製造現場では、その拡散炉用のランプは単なる熱源に過ぎません。実際には、温度を正確に制御することが重要です。ソフトベイクやハードベイクの際に、たとえ1度でも温度がずれてしまうと、フォトレジストの性状が変わってしまいます。それにより、リソグラフィーの精度も低下し、生産効率も落ちてしまいます。必要なのは、再現性があり、安定してかつ迅速に温度を制御できる装置です。

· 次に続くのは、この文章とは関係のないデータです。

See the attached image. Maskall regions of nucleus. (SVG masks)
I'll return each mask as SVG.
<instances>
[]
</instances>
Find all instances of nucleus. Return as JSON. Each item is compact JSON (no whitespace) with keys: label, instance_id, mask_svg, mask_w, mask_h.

私たちが開発した装置の特徴 石英製のケースの中に近赤外線ハロゲン素子を搭載しています。このスペクトルは表面加熱に最適化されているため、基板の温度上昇が速く、過度な温度上昇も防げます。バッチ全体を通じて、ウェーハ全体の温度均一性は±0.1℃以内に保たれます。応答速度は数秒以下であり、温度制御が非常に精密です。また、運転中に粒子が発生しないように設計されており、クリーンルームのクラス1~100の環境下でも問題なく動作します。出力密度も炉の特性に合わせて調整されており、5,000時間以上使用しても出力の低下は5%未満です。

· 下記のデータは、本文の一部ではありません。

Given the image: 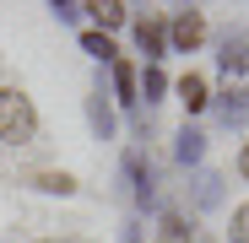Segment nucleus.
Masks as SVG:
<instances>
[{"mask_svg": "<svg viewBox=\"0 0 249 243\" xmlns=\"http://www.w3.org/2000/svg\"><path fill=\"white\" fill-rule=\"evenodd\" d=\"M33 135H38V108H33V97L17 92V87H0V141H6V146H27Z\"/></svg>", "mask_w": 249, "mask_h": 243, "instance_id": "1", "label": "nucleus"}, {"mask_svg": "<svg viewBox=\"0 0 249 243\" xmlns=\"http://www.w3.org/2000/svg\"><path fill=\"white\" fill-rule=\"evenodd\" d=\"M38 243H87V238H38Z\"/></svg>", "mask_w": 249, "mask_h": 243, "instance_id": "20", "label": "nucleus"}, {"mask_svg": "<svg viewBox=\"0 0 249 243\" xmlns=\"http://www.w3.org/2000/svg\"><path fill=\"white\" fill-rule=\"evenodd\" d=\"M217 184H222L217 173H206V178H200V206H217Z\"/></svg>", "mask_w": 249, "mask_h": 243, "instance_id": "17", "label": "nucleus"}, {"mask_svg": "<svg viewBox=\"0 0 249 243\" xmlns=\"http://www.w3.org/2000/svg\"><path fill=\"white\" fill-rule=\"evenodd\" d=\"M114 92H119V103H136V70L124 60H114Z\"/></svg>", "mask_w": 249, "mask_h": 243, "instance_id": "12", "label": "nucleus"}, {"mask_svg": "<svg viewBox=\"0 0 249 243\" xmlns=\"http://www.w3.org/2000/svg\"><path fill=\"white\" fill-rule=\"evenodd\" d=\"M81 49H87L92 60H103V65H114V38H108V32H98V27L81 32Z\"/></svg>", "mask_w": 249, "mask_h": 243, "instance_id": "10", "label": "nucleus"}, {"mask_svg": "<svg viewBox=\"0 0 249 243\" xmlns=\"http://www.w3.org/2000/svg\"><path fill=\"white\" fill-rule=\"evenodd\" d=\"M162 92H168V76H162L157 65H146V76H141V97H146V103H157Z\"/></svg>", "mask_w": 249, "mask_h": 243, "instance_id": "15", "label": "nucleus"}, {"mask_svg": "<svg viewBox=\"0 0 249 243\" xmlns=\"http://www.w3.org/2000/svg\"><path fill=\"white\" fill-rule=\"evenodd\" d=\"M249 119V92H228V103H222V125H244Z\"/></svg>", "mask_w": 249, "mask_h": 243, "instance_id": "13", "label": "nucleus"}, {"mask_svg": "<svg viewBox=\"0 0 249 243\" xmlns=\"http://www.w3.org/2000/svg\"><path fill=\"white\" fill-rule=\"evenodd\" d=\"M33 184L44 189V194H76V178H71V173H38Z\"/></svg>", "mask_w": 249, "mask_h": 243, "instance_id": "14", "label": "nucleus"}, {"mask_svg": "<svg viewBox=\"0 0 249 243\" xmlns=\"http://www.w3.org/2000/svg\"><path fill=\"white\" fill-rule=\"evenodd\" d=\"M87 119H92V135H98V141H114V108L103 103V92L87 97Z\"/></svg>", "mask_w": 249, "mask_h": 243, "instance_id": "6", "label": "nucleus"}, {"mask_svg": "<svg viewBox=\"0 0 249 243\" xmlns=\"http://www.w3.org/2000/svg\"><path fill=\"white\" fill-rule=\"evenodd\" d=\"M136 49L146 54V65H157L162 54H168V27L152 22V16H141V22H136Z\"/></svg>", "mask_w": 249, "mask_h": 243, "instance_id": "3", "label": "nucleus"}, {"mask_svg": "<svg viewBox=\"0 0 249 243\" xmlns=\"http://www.w3.org/2000/svg\"><path fill=\"white\" fill-rule=\"evenodd\" d=\"M81 11H87V6H76V0H60V6H54V16H60V22H76Z\"/></svg>", "mask_w": 249, "mask_h": 243, "instance_id": "18", "label": "nucleus"}, {"mask_svg": "<svg viewBox=\"0 0 249 243\" xmlns=\"http://www.w3.org/2000/svg\"><path fill=\"white\" fill-rule=\"evenodd\" d=\"M157 232H162V243H195V238H190V222H184L179 211H162Z\"/></svg>", "mask_w": 249, "mask_h": 243, "instance_id": "11", "label": "nucleus"}, {"mask_svg": "<svg viewBox=\"0 0 249 243\" xmlns=\"http://www.w3.org/2000/svg\"><path fill=\"white\" fill-rule=\"evenodd\" d=\"M124 168H130V178H136V206L146 211V206H152V194H157V189H152V168H146V162H141L136 151L124 157Z\"/></svg>", "mask_w": 249, "mask_h": 243, "instance_id": "7", "label": "nucleus"}, {"mask_svg": "<svg viewBox=\"0 0 249 243\" xmlns=\"http://www.w3.org/2000/svg\"><path fill=\"white\" fill-rule=\"evenodd\" d=\"M174 157L184 162V168H190V162H200V157H206V135L184 125V130H179V141H174Z\"/></svg>", "mask_w": 249, "mask_h": 243, "instance_id": "8", "label": "nucleus"}, {"mask_svg": "<svg viewBox=\"0 0 249 243\" xmlns=\"http://www.w3.org/2000/svg\"><path fill=\"white\" fill-rule=\"evenodd\" d=\"M228 238H233V243H249V206H238V211H233V227H228Z\"/></svg>", "mask_w": 249, "mask_h": 243, "instance_id": "16", "label": "nucleus"}, {"mask_svg": "<svg viewBox=\"0 0 249 243\" xmlns=\"http://www.w3.org/2000/svg\"><path fill=\"white\" fill-rule=\"evenodd\" d=\"M238 173H244V184H249V141H244V151H238Z\"/></svg>", "mask_w": 249, "mask_h": 243, "instance_id": "19", "label": "nucleus"}, {"mask_svg": "<svg viewBox=\"0 0 249 243\" xmlns=\"http://www.w3.org/2000/svg\"><path fill=\"white\" fill-rule=\"evenodd\" d=\"M200 38H206V16H200V11H179L174 27H168V44L190 54V49H200Z\"/></svg>", "mask_w": 249, "mask_h": 243, "instance_id": "2", "label": "nucleus"}, {"mask_svg": "<svg viewBox=\"0 0 249 243\" xmlns=\"http://www.w3.org/2000/svg\"><path fill=\"white\" fill-rule=\"evenodd\" d=\"M92 16H98V32H108V27H124V16H130V6L124 0H98V6H87Z\"/></svg>", "mask_w": 249, "mask_h": 243, "instance_id": "9", "label": "nucleus"}, {"mask_svg": "<svg viewBox=\"0 0 249 243\" xmlns=\"http://www.w3.org/2000/svg\"><path fill=\"white\" fill-rule=\"evenodd\" d=\"M179 103L190 108V113H200V108H212V87H206V76L200 70H190V76H179Z\"/></svg>", "mask_w": 249, "mask_h": 243, "instance_id": "5", "label": "nucleus"}, {"mask_svg": "<svg viewBox=\"0 0 249 243\" xmlns=\"http://www.w3.org/2000/svg\"><path fill=\"white\" fill-rule=\"evenodd\" d=\"M222 70L233 76V70H249V32L244 27H233V32H222Z\"/></svg>", "mask_w": 249, "mask_h": 243, "instance_id": "4", "label": "nucleus"}]
</instances>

なぜこの装置が適しているのか 拡散処理では、ドーピングや薄膜形成など、全体的な一貫性が何よりも重要です。フォトレジスト処理では、CDや側壁角度を正確に制御するための高温精度が求められます。このランプは、これら両方の条件を満たしています。高い温度均一性により、熱応力が減少し、欠陥のリスクも低減されます。また、サイクルタイムも短縮されます。クリーンな運転により、粒子の発生も抑えられ、レティクルやウェーハの品質が向上します。迅速な応答速度と低い待機時の消費電力により、エネルギー使用量も抑えられます。長寿命であるため、メンテナンスの回数も減ります。結果として、予測可能な制御が可能となり、不良品の削減や安定した生産が実現します。
注意すべき実用的な詳細 設置時には、正確な光学的位置合わせと、熱特性に影響を与えない固定装置が必要です。このランプは高い出力密度で動作するため、十分な冷却機能と高品質な電力供給が必要です。また、ランプを炉のPIDパラメータに合わせることで、過度な温度上昇を避けることができます。交換後は、完全に安定するまで少し時間がかかります。故障ではなく、一定時間ごとに予防的に交換することで、プロセスを常に規定範囲内に保つことができます。